It’s not about honest disagreements in approach

It’s important to note that in this case, and the many others that would follow in my career, there was no underlying disagreement with my professional recommendations. In fact, many times there was explicit acknowledgement that the approach I was recommending did appear more appropriate than the one the researcher wanted to go with. The tension came from the incredibly strong desire to use the same methods as they had used before and that had been associated with publications in the journal — a huge push to keep doing things the way they’d been doing them because it seemed less risky to stay on the paved path (even with its many potholes).

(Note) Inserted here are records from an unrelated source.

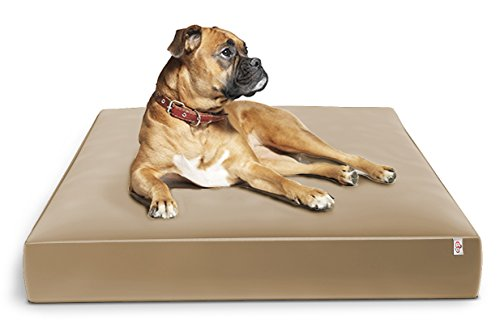 Large Dog Bed for Big Dogs Pet Pillow | Orthopedic Dual Layer Memory Foam Firm Support 44x35x6 Waterproof Liner Extra Washable Cover | Old Dogs, Post Surgery, Hip Dysplasia, Arthritis by OnePet-TwoPet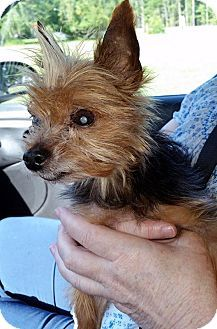 Pictures Of Percy A Yorkie Yorkshire Terrier For Adoption In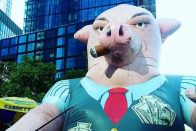 What is a fiduciary? | Fiduciary definition | Inflatable pig | Photo by Daye Deura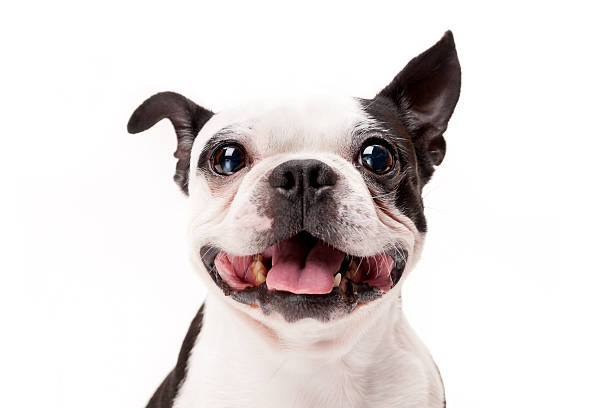 smiling boston terrier dog on white background close-up - dog stock photos and pictures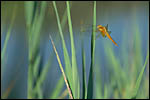 photo La libellule orange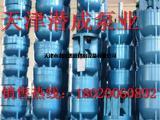 天津300米扬程,流量125方深井潜水泵报价-天津水泵厂家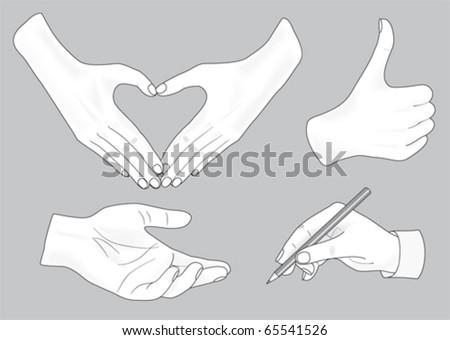 sketch of hands - stock vector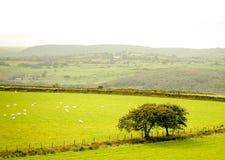будьте фермером ландшафт Стоковое Изображение RF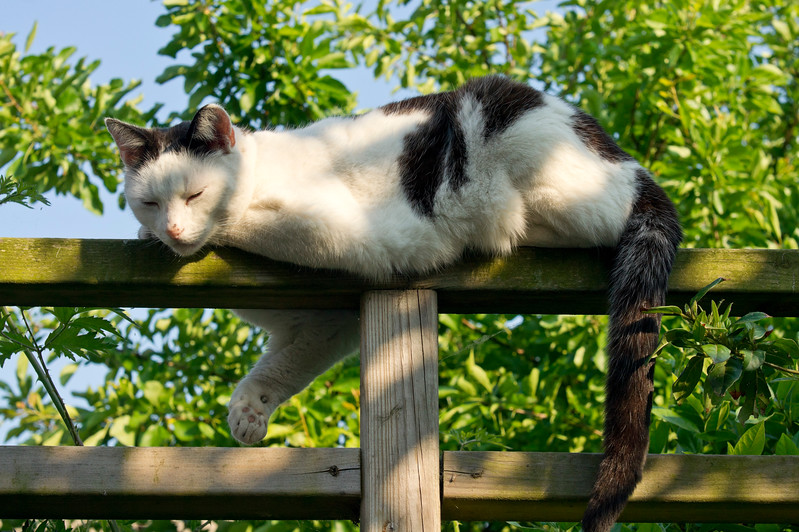 Black and White cat on a fence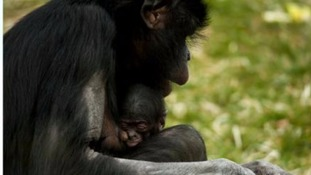 What should Twycross Zoo's new baby bonobo be called?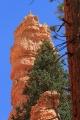 Navajo Loop_23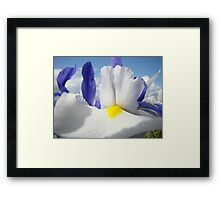 White Iris Flower Macro Close-up Blue Sky White Clouds Framed Print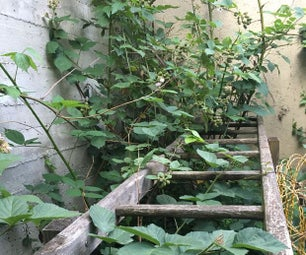 Plant Stand for Your Backyard With Wooden Ladders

The fact that research using a method was published seems to rubber stamp the method, even when a statistician shines a spotlight on its limitations.

There are many layers to this than can be pulled back and examined and different ways this can all play out. A common theme, however, is that the choice of methods, or the decision to oversell results, is based on maximizing the perceived probability of getting published, even if it means ignoring professional advice from statisticians relative to methods and inferences. Depending on context, this can mean doing what’s usually done (as in my example), using overly sophisticated and cool sounding methods (following fads), choosing methods that tell a more attractive story, presenting results with misleading language meant to sell the research, etc. I know this is a strong statement, but I think most statisticians have witnessed it, at least once in their careers. The extent to which researchers realize they are doing it varies — and I think it’s best to give individuals the benefit of the doubt and continue to raise issues with the strong current that pushes them in that direction. However, when a statistician says they do not feel comfortable having their name on the paper despite major contributions to the project, it should motivate more serious conversation.

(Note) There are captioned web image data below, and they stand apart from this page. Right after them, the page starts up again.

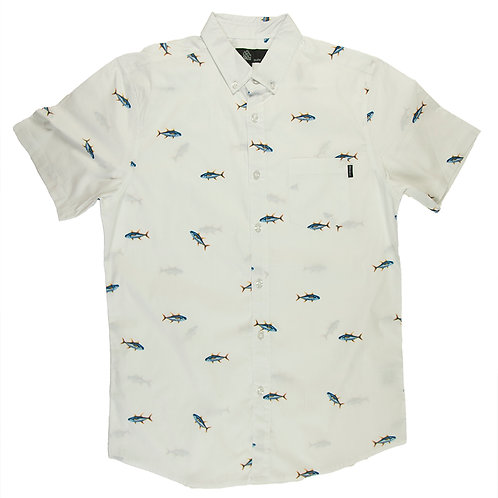 Fishes white pattern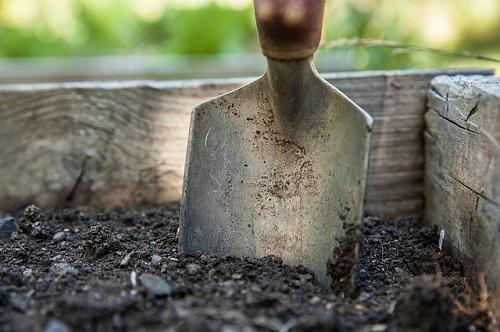 サボテン 植え替え 根 土 時期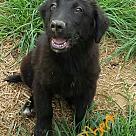 Adopt A Pet :: Albert - Niagra Falls, NY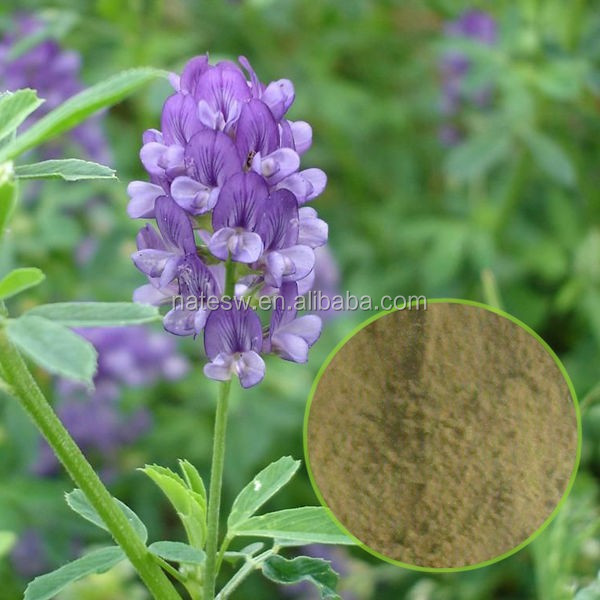 Alfalfa Extract / medicago sativa /CAS NO. 84082-36-0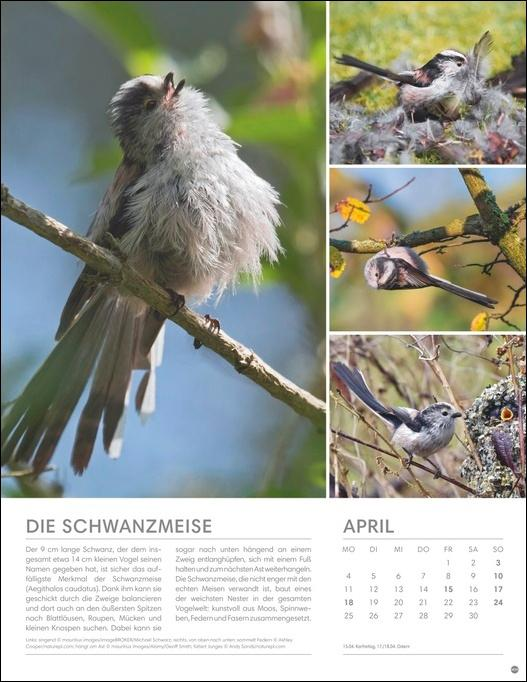 Vögel in unseren Gärten Posterkalender 2022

So much focus on careers – at the expense of the science

Protecting one’s career is a powerful motivation — not just for pride, but for financial security and survival. It’s not surprising that it carries an enormous amount of weight when decisions are made in research (whether we want to admit it or not). Incentive systems matter and they affect the quality of research being done by infiltrating many seemingly small decisions along the way (again, whether we want to admit it or not). As I already alluded to above, it leads the the ugly and sticky sides of the declining co-authorship dilemma.

There are potential negative and positive effects for both the statistician and other researchers when faced with the decision of whether the statistician should decline co-authorship. Individuals weigh risks to their careers in the process of making decisions.

Over the last 20 years, I have seen little evidence that leaving my name on papers I deemed questionable would have actually harmed my career (though I still believe it should have). I know of a few PhD statisticians who seem to happily accept co-authorship on any paper they are invited to, or at least have a fairly low bar for how much they need to contribute or agree with. I have seen no evidence that it hurts them — only that it helps them by growing their list of publications. Career stability and success is so dependent on “objective metrics” based on counts of publications and length of CV. Plus, researchers love collaborating with statisticians who don’t raise a fuss, so those who aren’t likely to decline co-authorship likely get more opportunities for authorship in the future.

Don’t other statisticians read the papers and raise red flags? I haven’t really seen it happening — and again there is the complication of many reasonable approaches to a problem and many differences in opinion, unless something is blatantly wrong. It’s impossible to know what went on behind the scenes and there just isn’t enough time for an external statistician to critically evaluate minor non-Statistics papers when statisticians go up for promotions or tenure. Statisticians feel they deserve credit toward their careers for work done (even if not well represented in the ultimate publication) and often publications are the only currency to make that happen. Other researchers generally appreciate working with someone who is playing the same career-incentive-system game. It feels like a win-win, and it is a win-win if the primary goal is to support careers.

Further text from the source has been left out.